Por otro lado, en las recientes manifestaciones públicas post 17A, se han hecho virales unas imágenes de mujeres musulmanas con hiyab, que se han enfrentado a los terroristas y a los fascistas. Sin embargo, es necesario estar alerta sobre la instrumentalización y apropiación de ciertas figuras que se han hecho mediáticas, ocultando de esta forma la islamofobia y el racismo que atraviesa todo el espectro político, incluida la izquierda, y no únicamente el fascismo y el terrorismo.

Tal y como escribí en un artículo anterior:  “entre las izquierdas y los feminismos más inclusivos, hay sectores que piensan que, en un contexto de mayoría musulmana, es hasta cierto punto lógico que se utilice un feminismo “religioso” como estrategia, debido al poco margen de maniobra del que disponen las mujeres y, en todo caso, piensan, como afirma el filósofo Santiago Alba Rico, que “han de superar el islam desde el interior del islam” o, más concretamente, que “liberar a la mujer desde el islam puede ayudar inesperadamente a liberarse también del islam”[1]. Sin embargo, no lo ven pertinente en un contexto “laico” como el europeo, ya que ya están “liberadas” del islam”. En ese empeño por emancipar y normalizar a la comunidad musulmana hay un objetivo claro: “lo deseable es que lleguen a ser como nosotros”, aunque ese proceso les lleve su tiempo.
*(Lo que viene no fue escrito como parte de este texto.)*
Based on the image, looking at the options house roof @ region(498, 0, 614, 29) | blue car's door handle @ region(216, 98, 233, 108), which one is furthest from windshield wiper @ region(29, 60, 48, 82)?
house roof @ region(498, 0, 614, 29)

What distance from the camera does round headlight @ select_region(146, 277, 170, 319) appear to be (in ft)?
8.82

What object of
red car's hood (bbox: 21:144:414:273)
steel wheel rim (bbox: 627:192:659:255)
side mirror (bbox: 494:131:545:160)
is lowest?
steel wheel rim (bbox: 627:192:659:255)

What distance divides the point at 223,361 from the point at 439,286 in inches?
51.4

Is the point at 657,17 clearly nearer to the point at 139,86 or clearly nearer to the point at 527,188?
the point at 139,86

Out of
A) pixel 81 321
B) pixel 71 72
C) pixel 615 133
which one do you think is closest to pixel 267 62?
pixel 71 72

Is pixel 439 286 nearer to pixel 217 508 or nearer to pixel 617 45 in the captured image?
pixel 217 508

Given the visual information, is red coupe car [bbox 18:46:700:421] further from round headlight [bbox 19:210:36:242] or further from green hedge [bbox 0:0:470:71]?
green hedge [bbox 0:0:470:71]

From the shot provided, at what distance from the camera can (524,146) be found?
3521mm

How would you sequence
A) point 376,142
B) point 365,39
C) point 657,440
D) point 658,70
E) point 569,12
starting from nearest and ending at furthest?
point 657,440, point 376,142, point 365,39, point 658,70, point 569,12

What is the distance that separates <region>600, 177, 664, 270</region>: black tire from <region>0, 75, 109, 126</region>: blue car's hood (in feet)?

La estrategia pseudofeminista según la cual el “islam español (o europeo, o catalán) pasará por las mujeres” o, dicho de otra manera, la asimilación se llevará a cabo a través de las mujeres, invisibiliza el hecho de que el feminismo “liberador” está alimentando la islamofobia. En este contexto de discriminación y de estigmatización de la comunidad musulmana, cualquier denuncia de las opresiones por parte de las mujeres musulmanas está instrumentalizada con fines racistas.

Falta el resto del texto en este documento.